On My Own Again

6 Sep

 

After seven weeks of having my mom live with me and take care of me post-surgery and during my first round of chemo, I dropped her off at the airport to send her back to San Antonio. It was hard to believe she had been in Geneva for that long — in the beginning it was weird to have her there in my world, and then it was weird to have her gone. No more late-night giggling, squeezing past two beds stuck in a six-foot-wide room, yummy homemade meals, or lost slippers. No more expeditions to find “kosher pork chops”…

It was gross and grey and rainy outside, and I tried desperately to keep my mind off my mom’s departure.  So what did I do?

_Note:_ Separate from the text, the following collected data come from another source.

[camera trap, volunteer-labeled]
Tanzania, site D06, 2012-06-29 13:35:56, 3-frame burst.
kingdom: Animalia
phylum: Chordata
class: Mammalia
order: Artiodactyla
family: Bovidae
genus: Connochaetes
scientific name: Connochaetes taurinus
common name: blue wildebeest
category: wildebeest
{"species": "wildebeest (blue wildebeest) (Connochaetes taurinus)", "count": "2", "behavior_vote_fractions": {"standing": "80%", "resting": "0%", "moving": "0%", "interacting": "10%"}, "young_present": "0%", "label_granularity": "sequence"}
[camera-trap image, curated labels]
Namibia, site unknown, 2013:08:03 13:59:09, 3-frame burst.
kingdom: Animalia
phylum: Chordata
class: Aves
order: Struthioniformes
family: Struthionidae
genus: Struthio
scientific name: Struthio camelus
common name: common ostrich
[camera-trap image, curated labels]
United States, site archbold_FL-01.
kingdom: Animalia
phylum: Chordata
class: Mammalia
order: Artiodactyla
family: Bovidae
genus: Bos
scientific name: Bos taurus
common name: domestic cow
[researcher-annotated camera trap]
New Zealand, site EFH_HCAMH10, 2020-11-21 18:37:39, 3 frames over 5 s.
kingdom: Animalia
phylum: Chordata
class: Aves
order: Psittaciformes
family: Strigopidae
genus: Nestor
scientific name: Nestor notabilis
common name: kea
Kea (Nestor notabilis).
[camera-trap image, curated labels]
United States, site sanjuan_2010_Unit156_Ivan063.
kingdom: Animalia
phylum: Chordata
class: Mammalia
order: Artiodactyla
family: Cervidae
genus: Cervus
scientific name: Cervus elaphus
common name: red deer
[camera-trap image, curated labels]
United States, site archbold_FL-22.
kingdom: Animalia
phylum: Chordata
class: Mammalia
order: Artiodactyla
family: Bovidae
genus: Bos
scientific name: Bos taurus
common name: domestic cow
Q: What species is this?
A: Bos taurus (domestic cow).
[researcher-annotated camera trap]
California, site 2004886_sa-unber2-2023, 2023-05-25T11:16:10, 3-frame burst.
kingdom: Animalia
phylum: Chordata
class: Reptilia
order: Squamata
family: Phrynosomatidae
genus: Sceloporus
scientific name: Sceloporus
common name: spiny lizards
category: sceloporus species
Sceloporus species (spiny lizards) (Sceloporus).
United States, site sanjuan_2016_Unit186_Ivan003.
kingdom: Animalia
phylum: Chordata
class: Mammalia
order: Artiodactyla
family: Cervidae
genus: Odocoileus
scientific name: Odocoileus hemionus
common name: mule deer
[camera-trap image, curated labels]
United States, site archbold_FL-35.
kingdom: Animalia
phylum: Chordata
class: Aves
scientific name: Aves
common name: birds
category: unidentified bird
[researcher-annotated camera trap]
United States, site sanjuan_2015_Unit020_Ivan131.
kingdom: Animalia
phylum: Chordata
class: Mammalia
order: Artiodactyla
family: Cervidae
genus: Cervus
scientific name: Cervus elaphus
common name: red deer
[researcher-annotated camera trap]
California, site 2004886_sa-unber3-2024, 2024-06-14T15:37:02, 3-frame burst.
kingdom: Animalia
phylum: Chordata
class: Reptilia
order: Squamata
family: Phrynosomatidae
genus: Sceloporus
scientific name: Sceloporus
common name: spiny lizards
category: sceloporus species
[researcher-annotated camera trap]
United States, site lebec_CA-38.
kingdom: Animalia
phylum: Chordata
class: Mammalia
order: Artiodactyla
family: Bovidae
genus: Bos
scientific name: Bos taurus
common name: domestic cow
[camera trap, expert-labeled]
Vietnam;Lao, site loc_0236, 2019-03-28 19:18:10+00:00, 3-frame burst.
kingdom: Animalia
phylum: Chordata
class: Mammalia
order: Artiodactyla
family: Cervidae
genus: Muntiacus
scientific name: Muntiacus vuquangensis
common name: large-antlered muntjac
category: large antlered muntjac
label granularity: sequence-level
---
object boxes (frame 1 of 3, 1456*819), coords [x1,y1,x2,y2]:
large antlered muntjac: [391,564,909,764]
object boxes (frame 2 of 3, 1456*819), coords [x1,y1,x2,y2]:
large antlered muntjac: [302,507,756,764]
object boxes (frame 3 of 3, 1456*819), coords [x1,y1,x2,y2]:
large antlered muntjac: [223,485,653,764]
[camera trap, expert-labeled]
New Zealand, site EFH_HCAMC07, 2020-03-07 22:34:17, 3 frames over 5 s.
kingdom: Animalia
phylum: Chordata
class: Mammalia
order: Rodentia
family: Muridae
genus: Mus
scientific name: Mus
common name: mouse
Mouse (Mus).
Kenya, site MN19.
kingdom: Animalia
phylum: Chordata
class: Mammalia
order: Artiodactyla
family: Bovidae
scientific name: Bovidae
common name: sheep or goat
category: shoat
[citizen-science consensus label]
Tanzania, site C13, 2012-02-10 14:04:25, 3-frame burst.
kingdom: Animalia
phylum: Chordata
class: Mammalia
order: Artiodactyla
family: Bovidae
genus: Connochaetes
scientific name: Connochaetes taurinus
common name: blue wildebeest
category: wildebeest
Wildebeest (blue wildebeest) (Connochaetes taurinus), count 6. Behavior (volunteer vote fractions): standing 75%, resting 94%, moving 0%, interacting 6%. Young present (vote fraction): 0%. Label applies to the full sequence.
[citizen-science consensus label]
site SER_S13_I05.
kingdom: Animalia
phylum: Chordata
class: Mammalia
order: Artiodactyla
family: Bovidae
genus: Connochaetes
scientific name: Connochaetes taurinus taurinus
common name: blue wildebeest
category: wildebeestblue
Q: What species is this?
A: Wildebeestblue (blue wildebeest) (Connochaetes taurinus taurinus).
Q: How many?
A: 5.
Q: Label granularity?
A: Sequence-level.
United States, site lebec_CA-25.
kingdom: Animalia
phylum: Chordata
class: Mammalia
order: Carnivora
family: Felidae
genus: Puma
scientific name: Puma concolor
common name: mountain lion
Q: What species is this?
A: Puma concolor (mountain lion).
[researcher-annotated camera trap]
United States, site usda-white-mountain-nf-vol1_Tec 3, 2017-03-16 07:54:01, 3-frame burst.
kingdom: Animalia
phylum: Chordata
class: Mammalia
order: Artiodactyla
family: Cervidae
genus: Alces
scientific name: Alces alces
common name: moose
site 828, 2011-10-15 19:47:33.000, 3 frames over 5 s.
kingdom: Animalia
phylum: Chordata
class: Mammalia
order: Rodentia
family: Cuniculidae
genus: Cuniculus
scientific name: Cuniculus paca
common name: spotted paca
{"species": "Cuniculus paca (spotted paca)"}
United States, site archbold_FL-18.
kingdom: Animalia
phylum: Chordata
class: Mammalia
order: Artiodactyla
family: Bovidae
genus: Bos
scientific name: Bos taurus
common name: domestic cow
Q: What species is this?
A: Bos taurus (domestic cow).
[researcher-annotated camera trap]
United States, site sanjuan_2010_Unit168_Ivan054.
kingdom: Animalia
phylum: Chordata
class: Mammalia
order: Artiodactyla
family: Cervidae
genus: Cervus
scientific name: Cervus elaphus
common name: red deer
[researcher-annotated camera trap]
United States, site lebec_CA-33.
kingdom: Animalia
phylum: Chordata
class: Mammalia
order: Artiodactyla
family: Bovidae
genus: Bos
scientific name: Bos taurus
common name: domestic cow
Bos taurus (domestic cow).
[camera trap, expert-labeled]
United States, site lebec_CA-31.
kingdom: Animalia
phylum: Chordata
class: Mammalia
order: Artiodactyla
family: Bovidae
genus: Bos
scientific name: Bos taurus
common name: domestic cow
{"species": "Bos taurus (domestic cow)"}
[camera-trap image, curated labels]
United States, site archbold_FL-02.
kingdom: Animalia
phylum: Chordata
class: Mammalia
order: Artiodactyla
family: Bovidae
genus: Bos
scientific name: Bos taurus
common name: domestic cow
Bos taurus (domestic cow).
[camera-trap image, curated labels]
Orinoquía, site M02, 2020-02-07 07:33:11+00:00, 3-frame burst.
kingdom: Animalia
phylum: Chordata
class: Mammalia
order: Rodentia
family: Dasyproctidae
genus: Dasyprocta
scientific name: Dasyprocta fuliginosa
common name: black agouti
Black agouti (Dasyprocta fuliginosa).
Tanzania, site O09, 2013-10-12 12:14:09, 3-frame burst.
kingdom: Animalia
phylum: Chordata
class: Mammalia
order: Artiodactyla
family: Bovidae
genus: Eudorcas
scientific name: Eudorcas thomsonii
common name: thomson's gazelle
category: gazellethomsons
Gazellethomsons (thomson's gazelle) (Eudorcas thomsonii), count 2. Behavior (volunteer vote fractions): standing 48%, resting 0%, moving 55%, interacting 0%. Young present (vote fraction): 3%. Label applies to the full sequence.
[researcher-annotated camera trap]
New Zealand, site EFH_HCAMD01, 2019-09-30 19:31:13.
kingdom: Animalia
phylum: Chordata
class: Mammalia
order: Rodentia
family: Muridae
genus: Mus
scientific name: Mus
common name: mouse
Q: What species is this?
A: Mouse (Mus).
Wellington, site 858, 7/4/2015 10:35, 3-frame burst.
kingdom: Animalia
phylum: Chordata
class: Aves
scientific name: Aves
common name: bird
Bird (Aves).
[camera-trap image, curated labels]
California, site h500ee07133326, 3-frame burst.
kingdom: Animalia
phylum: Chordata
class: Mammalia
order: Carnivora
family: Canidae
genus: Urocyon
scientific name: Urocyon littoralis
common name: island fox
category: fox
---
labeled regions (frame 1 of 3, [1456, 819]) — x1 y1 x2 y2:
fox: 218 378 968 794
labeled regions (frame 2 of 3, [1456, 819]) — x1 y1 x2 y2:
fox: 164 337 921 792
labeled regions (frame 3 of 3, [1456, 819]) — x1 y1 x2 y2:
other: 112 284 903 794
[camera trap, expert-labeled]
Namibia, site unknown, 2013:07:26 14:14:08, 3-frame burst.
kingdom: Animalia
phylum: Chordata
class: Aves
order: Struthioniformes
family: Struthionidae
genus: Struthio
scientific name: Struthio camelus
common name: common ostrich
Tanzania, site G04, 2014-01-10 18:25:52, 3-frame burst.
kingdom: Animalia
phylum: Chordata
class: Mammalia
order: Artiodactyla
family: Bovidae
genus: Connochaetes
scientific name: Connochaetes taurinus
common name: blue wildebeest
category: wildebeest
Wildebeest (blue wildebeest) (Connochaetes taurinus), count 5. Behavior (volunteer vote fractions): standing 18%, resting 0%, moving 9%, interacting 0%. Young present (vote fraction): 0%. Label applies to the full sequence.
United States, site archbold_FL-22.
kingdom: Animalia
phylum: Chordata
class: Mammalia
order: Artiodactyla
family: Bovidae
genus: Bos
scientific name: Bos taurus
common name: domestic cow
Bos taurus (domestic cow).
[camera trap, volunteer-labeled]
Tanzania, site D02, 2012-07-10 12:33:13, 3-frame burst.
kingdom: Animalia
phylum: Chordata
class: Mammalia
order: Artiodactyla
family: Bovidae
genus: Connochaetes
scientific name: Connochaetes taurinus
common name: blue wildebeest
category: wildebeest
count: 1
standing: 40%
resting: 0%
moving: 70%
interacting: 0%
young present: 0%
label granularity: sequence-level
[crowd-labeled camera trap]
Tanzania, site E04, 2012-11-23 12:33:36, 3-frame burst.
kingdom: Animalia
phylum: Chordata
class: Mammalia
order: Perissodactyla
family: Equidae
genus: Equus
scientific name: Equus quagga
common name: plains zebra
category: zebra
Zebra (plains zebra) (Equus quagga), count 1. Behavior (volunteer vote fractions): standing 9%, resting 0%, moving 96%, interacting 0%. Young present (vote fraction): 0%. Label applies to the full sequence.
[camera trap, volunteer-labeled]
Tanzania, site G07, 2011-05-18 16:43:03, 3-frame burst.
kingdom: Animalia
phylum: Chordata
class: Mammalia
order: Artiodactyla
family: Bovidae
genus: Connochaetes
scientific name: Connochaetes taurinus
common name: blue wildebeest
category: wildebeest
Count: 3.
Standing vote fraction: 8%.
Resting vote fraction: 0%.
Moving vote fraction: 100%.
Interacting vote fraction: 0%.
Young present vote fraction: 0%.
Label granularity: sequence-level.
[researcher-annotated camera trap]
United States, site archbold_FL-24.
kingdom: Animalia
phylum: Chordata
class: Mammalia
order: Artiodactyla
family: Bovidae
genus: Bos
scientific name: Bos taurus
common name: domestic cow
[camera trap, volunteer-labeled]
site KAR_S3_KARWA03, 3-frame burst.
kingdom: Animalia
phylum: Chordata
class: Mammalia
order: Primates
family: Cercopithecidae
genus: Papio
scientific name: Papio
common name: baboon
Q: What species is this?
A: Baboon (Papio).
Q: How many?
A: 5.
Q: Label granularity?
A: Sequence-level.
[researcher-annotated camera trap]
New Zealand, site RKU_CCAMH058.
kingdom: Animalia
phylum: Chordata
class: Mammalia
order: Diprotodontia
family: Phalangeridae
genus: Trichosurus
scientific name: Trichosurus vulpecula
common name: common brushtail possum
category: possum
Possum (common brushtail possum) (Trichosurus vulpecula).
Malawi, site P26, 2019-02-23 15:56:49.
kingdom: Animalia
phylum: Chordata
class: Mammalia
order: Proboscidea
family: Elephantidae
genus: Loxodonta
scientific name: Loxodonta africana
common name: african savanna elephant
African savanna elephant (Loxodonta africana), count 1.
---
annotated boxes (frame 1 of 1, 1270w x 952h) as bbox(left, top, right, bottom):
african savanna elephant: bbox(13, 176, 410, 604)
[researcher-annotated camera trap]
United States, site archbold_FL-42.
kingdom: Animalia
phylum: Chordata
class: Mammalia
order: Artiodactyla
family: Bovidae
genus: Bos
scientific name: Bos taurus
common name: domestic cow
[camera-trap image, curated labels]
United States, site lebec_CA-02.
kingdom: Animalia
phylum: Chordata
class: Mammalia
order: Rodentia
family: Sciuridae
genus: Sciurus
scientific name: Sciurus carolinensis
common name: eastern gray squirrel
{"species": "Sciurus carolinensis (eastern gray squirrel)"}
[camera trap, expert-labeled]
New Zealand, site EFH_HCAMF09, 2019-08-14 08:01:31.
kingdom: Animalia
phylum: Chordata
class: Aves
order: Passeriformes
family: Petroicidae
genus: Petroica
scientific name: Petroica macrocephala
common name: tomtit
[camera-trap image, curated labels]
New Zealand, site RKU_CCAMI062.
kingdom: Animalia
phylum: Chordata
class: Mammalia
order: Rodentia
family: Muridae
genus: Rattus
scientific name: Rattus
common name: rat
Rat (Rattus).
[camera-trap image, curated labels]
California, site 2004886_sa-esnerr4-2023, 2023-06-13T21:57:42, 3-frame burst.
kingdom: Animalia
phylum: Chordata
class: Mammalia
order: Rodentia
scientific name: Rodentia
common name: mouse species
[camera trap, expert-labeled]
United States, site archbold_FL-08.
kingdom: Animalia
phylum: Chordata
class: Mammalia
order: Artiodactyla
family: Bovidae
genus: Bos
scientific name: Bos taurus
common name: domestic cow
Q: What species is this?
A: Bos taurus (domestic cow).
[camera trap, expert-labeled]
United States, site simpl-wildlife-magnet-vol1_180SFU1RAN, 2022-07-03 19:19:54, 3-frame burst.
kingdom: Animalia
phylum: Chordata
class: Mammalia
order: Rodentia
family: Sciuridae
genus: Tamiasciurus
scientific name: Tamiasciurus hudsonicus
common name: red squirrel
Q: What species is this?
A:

Well, first I tried to distract myself.  I went through all my school folders and tossed a bazillion files into the recycling bin. (The Swiss are really big on recycling – in some cantons, recycling pickup is free, but you have to pay a fee for every bag of trash you throw out.)  Then I read the New York Times and the Jerusalem Post. After that I made a peanut butter and jelly sandwich and ate it, even though the bread was rough and hurt my chemo-sensitive mouth.  Then I took a trip to the grocery store to replace a mug that Mom had broken and buy a box of lemon cookies.

Then I cried in my room as I ate the entirety of the box of lemon cookies.  It was probably one of my lowest points post-diagnosis.

And after that, I freaked out.  I was scared to have to manage the chemo and its side effects by myself.  The day after my mom left, I ran a fever for the first time, and all sorts of other little problems started popping up with my eyesight and my blood pressure.  Thankfully, my oncologist (a man whose office was liberally sprinkled with his daughter’s crayon drawings) was understanding when I made several panicked visits to his office that first week, and my friend was not upset that I missed her thesis defense.

It’s frightening to have cancer and be on your own!